Required task
Select every line in the dataset items below that contains the word "separation". Copy each of those lines.
-- BEGIN Dataset excerpts --
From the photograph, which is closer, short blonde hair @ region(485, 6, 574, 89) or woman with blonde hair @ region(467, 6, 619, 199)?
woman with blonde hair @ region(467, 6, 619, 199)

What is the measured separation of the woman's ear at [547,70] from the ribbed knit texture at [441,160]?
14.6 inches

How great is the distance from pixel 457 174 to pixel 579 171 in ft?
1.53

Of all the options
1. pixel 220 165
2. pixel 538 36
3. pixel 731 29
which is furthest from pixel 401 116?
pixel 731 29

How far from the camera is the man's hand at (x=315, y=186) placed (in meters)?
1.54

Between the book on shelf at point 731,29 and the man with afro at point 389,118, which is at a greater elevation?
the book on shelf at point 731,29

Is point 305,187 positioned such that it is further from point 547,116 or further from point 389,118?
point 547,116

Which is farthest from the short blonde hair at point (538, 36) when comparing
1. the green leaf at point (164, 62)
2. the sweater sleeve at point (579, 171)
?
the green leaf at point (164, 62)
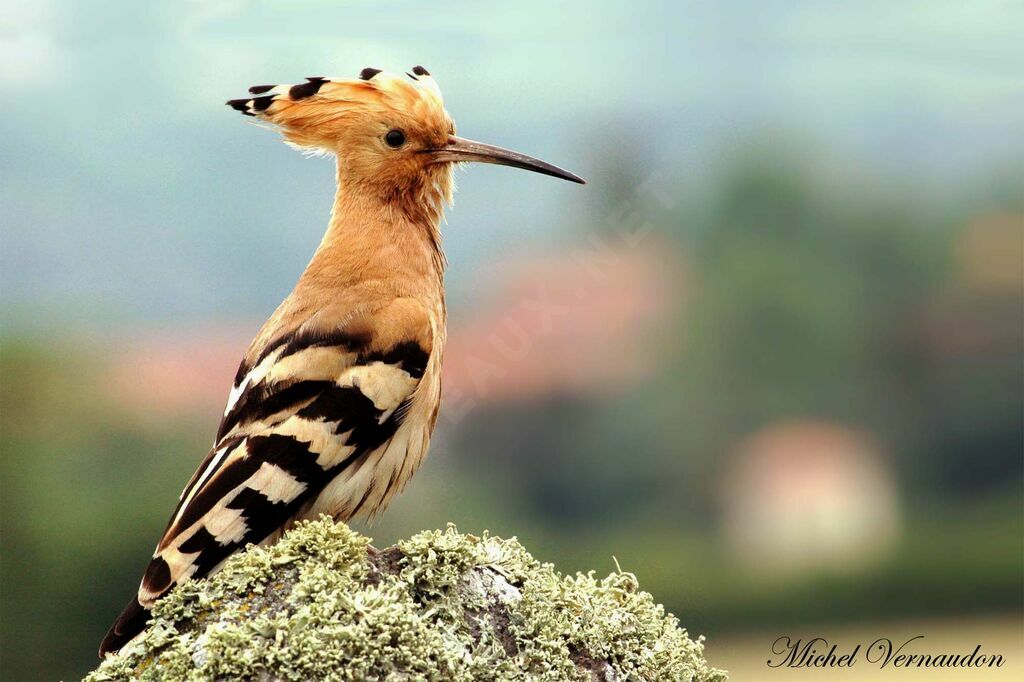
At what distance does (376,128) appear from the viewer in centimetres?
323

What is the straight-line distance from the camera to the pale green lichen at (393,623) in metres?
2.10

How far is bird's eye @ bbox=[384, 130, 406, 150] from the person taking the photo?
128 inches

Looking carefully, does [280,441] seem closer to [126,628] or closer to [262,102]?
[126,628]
-- END Dataset excerpts --
-- BEGIN Dataset excerpts --
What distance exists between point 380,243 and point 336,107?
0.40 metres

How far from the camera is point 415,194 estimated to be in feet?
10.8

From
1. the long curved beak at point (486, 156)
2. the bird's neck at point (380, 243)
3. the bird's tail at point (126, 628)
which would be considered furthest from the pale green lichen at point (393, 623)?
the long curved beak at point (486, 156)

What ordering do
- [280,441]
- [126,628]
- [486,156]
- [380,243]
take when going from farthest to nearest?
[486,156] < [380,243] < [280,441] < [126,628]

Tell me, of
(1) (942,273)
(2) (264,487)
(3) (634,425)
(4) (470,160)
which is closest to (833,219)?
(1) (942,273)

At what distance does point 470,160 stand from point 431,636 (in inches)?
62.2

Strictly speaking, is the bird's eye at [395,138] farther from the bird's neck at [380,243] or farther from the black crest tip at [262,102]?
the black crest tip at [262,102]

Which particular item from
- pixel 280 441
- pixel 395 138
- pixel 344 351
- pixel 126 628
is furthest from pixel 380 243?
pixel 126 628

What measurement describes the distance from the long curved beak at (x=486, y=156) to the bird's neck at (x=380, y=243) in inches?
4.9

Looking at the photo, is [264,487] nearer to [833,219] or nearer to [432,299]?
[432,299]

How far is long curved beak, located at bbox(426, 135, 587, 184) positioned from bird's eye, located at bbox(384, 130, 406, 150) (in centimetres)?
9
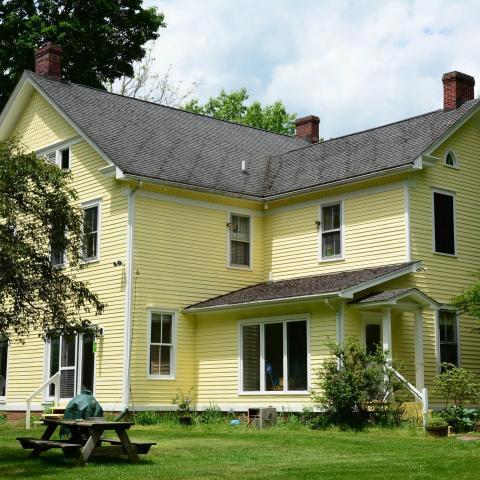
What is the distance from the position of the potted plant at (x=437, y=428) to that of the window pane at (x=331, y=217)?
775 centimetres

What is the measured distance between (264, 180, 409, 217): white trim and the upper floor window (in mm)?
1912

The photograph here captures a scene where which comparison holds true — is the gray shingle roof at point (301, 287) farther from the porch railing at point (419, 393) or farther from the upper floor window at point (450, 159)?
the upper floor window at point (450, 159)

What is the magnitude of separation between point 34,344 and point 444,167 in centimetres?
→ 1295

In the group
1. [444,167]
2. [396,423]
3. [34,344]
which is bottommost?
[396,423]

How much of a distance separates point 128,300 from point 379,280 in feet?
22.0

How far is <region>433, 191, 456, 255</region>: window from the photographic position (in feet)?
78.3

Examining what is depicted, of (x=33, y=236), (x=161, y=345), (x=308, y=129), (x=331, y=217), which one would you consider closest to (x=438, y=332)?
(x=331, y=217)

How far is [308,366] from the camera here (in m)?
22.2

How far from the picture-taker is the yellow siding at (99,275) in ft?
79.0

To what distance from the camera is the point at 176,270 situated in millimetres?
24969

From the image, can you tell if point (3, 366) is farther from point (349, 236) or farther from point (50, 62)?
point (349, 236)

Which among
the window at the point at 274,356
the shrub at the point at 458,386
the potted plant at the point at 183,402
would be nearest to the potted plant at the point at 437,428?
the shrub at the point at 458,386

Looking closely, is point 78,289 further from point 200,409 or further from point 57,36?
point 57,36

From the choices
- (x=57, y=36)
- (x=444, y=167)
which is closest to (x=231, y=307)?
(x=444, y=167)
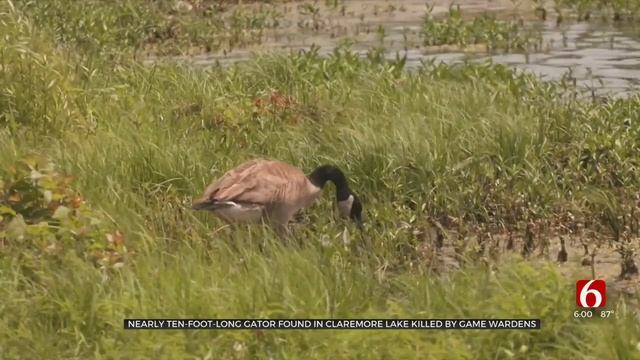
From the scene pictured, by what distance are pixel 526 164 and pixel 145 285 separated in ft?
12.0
-- END Dataset excerpts --
Correct answer
What is the measured separation of the woman's ear at [547,70] from the ribbed knit texture at [441,160]?
What is the magnitude of separation between point 34,344 and point 444,167 in centimetres?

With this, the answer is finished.